> [Source]
begin

Night Flight’s “Take Off to Women in Rock” in 1984 featured Blondie’s “X Offender” video

By on January 31, 2017

Blondie’s video for “X Offender” — included in our popular “Take Off to Women in Rock” episode, which originally aired on August 16, 1984 — is curiously credited onscreen by the song’s original title, “Sex Offender.”

It was the first single released by Debbie Harry and her band in June 1976. Read more about it below, and watch our “Women in Rock” episode on Night Flight Plus.


Pat Prescott introduces the clip this way: “The punk explosion that happened in the mid-70s brought a sudden influx of new women in rock. Debbie Harry, a former Playboy Bunny, was part of that new wave. She and her friend Chris Stein formed Blondie in 1973, and became the first punk group to cross over into the AM charts.”

The focus on Blondie, almost from the start, seemed to be on their uber-foxy focal point, Deborah “Debbie” Harry, a peroxide blonde pixie-sized lead singer (Penthouse magazine, favorably reviewing the band’s debut LP , called her a “youthful Marilyn Monroe”).

end

> [Dataset entries]
begin

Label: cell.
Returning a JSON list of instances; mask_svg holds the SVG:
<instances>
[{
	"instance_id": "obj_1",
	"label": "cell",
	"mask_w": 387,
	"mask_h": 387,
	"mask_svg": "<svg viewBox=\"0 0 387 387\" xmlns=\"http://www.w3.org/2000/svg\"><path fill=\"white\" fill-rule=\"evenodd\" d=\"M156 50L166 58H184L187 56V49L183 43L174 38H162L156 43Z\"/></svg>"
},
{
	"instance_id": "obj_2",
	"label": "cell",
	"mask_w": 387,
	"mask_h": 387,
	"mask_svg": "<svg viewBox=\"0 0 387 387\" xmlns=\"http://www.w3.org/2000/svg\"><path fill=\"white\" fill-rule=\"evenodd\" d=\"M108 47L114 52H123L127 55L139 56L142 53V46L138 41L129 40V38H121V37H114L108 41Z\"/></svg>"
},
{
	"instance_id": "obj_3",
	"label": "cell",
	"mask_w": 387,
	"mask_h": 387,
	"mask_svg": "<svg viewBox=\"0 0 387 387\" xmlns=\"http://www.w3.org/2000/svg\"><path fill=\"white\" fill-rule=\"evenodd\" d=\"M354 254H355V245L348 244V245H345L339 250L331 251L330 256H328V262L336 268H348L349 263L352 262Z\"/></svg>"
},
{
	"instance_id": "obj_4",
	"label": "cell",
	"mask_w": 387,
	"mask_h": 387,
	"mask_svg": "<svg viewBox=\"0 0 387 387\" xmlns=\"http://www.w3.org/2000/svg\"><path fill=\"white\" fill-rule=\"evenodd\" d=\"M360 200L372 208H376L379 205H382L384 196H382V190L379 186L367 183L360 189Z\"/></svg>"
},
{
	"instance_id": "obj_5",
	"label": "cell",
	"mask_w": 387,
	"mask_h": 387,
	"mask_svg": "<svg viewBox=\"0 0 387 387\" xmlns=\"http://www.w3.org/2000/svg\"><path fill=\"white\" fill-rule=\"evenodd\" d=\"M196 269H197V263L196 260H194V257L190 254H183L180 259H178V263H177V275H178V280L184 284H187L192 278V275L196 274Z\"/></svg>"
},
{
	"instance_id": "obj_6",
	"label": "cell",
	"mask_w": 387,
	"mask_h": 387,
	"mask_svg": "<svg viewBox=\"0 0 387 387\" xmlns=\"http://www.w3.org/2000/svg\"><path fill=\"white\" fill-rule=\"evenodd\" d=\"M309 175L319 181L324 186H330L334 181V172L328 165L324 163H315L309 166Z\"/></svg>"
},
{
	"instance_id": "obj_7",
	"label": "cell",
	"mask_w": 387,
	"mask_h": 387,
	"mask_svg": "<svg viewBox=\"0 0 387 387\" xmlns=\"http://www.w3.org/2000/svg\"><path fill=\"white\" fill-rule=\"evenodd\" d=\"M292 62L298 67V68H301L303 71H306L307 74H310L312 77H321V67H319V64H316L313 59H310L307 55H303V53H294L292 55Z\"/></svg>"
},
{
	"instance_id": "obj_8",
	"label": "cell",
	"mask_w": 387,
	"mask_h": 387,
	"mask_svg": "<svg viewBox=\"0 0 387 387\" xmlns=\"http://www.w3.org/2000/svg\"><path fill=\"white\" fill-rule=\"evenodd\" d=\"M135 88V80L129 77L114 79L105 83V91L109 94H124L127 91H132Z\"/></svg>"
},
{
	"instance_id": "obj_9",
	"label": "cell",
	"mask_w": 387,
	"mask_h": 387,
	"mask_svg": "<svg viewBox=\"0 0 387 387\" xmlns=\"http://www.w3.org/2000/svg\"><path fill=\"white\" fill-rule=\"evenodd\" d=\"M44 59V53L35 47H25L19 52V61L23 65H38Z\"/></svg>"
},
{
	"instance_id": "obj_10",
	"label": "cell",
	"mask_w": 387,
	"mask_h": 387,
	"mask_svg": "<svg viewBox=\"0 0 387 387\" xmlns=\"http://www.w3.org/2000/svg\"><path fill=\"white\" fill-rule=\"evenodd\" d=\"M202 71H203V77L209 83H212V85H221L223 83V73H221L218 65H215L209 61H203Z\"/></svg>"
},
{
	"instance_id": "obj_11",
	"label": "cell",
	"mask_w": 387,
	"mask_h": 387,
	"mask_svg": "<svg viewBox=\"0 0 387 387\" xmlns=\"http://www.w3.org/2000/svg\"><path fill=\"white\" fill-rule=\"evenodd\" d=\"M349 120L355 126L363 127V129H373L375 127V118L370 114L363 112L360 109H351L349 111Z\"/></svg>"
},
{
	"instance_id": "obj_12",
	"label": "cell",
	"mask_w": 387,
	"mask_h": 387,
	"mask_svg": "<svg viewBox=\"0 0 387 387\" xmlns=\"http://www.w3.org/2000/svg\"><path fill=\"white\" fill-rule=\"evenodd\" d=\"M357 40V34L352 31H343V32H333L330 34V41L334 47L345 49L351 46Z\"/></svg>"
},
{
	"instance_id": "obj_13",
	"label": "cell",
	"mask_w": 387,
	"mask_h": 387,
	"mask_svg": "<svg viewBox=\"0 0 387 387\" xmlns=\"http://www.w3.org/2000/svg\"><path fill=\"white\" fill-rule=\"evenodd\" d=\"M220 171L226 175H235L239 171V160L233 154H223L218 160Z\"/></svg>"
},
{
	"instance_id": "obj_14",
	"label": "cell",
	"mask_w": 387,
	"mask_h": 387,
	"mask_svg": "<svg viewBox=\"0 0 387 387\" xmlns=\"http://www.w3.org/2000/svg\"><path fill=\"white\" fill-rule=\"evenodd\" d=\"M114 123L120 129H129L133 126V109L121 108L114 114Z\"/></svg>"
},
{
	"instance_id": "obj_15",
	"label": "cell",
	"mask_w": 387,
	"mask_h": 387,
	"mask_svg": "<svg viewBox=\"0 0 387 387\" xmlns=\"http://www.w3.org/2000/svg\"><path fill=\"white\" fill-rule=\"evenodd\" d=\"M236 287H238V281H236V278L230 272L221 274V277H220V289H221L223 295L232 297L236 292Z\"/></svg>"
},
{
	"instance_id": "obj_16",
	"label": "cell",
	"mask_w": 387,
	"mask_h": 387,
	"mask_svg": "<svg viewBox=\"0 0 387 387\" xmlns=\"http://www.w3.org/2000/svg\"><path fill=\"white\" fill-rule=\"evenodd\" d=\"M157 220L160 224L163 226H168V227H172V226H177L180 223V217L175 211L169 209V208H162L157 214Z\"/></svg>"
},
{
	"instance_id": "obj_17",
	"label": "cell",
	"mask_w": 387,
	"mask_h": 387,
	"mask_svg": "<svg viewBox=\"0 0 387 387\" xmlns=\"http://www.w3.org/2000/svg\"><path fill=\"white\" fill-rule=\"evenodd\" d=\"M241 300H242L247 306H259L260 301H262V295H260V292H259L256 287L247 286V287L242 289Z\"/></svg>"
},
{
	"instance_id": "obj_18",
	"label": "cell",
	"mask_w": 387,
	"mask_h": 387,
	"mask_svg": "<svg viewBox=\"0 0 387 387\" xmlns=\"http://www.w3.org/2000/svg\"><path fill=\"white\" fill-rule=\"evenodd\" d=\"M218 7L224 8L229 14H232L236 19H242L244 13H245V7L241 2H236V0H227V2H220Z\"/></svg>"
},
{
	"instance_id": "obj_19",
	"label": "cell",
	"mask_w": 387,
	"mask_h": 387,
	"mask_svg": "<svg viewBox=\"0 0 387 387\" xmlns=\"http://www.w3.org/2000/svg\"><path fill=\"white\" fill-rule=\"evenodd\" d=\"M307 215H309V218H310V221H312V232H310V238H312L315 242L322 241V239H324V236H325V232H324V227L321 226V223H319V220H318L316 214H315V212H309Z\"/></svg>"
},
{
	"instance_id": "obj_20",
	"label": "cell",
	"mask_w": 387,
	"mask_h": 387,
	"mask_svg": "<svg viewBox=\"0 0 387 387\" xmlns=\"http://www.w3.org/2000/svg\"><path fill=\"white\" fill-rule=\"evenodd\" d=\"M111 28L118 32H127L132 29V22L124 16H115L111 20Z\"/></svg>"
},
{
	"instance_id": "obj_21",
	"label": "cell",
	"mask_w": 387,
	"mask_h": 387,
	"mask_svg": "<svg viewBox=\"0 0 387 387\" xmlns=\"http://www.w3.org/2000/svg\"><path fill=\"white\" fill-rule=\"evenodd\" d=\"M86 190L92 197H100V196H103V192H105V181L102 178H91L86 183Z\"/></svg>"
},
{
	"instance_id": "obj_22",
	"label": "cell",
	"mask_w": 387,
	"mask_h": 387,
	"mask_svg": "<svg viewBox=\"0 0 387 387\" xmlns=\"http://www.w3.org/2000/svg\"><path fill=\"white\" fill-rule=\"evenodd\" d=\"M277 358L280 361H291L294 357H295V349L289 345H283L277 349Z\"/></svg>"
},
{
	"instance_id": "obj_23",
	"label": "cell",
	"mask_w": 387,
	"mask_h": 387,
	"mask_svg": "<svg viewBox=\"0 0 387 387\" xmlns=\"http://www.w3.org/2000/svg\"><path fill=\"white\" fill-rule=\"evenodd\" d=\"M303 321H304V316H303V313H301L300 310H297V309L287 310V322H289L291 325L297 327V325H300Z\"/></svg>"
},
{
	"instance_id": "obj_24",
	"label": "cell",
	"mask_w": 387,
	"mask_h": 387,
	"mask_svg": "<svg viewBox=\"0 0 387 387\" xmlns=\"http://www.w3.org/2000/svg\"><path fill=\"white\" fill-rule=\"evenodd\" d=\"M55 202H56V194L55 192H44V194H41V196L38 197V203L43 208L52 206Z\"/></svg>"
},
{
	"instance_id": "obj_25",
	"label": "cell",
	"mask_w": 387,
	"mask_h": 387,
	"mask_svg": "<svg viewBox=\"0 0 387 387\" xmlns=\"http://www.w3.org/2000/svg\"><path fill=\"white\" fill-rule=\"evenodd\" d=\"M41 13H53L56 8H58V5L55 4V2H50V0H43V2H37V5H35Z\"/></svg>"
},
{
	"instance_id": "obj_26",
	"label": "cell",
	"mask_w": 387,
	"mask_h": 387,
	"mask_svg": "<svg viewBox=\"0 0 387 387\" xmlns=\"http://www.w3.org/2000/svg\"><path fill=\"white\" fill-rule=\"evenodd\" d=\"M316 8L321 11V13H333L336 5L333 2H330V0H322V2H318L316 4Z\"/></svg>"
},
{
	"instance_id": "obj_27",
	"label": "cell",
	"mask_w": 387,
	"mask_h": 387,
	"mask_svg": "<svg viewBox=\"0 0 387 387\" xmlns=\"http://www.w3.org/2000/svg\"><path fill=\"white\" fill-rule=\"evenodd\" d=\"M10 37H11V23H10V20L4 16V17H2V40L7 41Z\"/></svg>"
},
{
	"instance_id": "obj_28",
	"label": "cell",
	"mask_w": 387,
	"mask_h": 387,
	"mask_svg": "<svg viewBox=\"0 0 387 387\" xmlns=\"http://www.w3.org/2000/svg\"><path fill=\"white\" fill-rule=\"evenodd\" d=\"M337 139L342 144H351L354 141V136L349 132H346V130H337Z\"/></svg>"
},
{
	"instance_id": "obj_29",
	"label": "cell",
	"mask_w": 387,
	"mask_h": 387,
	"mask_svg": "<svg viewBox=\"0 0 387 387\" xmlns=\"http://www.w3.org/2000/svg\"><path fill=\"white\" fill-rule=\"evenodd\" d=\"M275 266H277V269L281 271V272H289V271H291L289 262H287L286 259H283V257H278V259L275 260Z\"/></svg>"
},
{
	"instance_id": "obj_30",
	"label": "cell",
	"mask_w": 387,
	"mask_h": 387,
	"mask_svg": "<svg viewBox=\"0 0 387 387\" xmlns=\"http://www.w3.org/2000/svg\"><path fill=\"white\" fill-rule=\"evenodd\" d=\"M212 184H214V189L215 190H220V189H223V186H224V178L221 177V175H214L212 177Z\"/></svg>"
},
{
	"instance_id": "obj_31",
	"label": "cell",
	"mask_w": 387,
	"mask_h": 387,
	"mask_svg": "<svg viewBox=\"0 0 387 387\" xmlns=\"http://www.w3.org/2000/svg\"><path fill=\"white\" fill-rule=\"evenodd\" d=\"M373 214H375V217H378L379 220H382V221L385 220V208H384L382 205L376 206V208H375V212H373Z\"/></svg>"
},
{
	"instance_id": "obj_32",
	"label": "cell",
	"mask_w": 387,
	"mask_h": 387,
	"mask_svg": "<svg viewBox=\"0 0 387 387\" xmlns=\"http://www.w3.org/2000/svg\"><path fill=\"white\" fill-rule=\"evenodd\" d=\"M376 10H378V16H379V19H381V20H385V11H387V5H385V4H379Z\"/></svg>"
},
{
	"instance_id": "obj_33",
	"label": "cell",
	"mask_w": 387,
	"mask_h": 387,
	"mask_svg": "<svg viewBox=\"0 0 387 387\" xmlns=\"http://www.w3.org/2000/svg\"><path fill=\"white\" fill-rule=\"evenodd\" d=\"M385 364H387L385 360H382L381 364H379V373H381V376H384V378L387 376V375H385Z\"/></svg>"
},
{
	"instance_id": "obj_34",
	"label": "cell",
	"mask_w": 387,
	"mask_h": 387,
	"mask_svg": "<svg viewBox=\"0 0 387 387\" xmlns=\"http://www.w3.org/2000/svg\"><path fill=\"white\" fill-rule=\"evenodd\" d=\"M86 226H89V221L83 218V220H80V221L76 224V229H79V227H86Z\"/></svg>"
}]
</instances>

end

> [Exercise tasks]
1) According to the article on Blondie's "X Offender" video, why does the onscreen credit read "Sex Offender"? Answer in one to three sentences.
2) Continue the article on Blondie's "X Offender" video from its final sentence.

> [The responses]
1) The onscreen credit uses "Sex Offender" because that was the song's original title.

2)
Debbie Harry wearing a Licorice Pizza t-shirt and a Peaches employee button

“X Offender” was recorded by the first lineup of the band, which featured Harry, Chris Stein (guitar), Jimmy Destri (keyboards), Clem Burke (drums) and Gary Valentine (b. Gary Lachman) (bass).


Blondie: Clem Burke, Jimmy Destri, Chris Stein, Debbie Harry, and Gary Lachman (better known as Gary Valentine)

At the time, three of the band — Harry and Stein, and Gary Valentine — were all living in a loft space located on one floor of a three-story building at 266 Bowery, above a liquor store and restaurant supply store called Globe Slicers, which had been in business since 1947.


The Bowery was then a low-rent neighborhood, and their loft building has been described variously as being old, filthy, graffiti-covered and lacking central heating.

Stein has said that the entire rent for the building was around $300 each month (Stein and Harry’s share was $125/mo).

The loft would soon serve as the band’s unofficial headquarters after Gary Valentine moved on to Chris Stein and Debbie Harry’s floor, and thereafter “Blondie’s Loft” would be where the band would meet up and rehearse, or crash out after a long evening out.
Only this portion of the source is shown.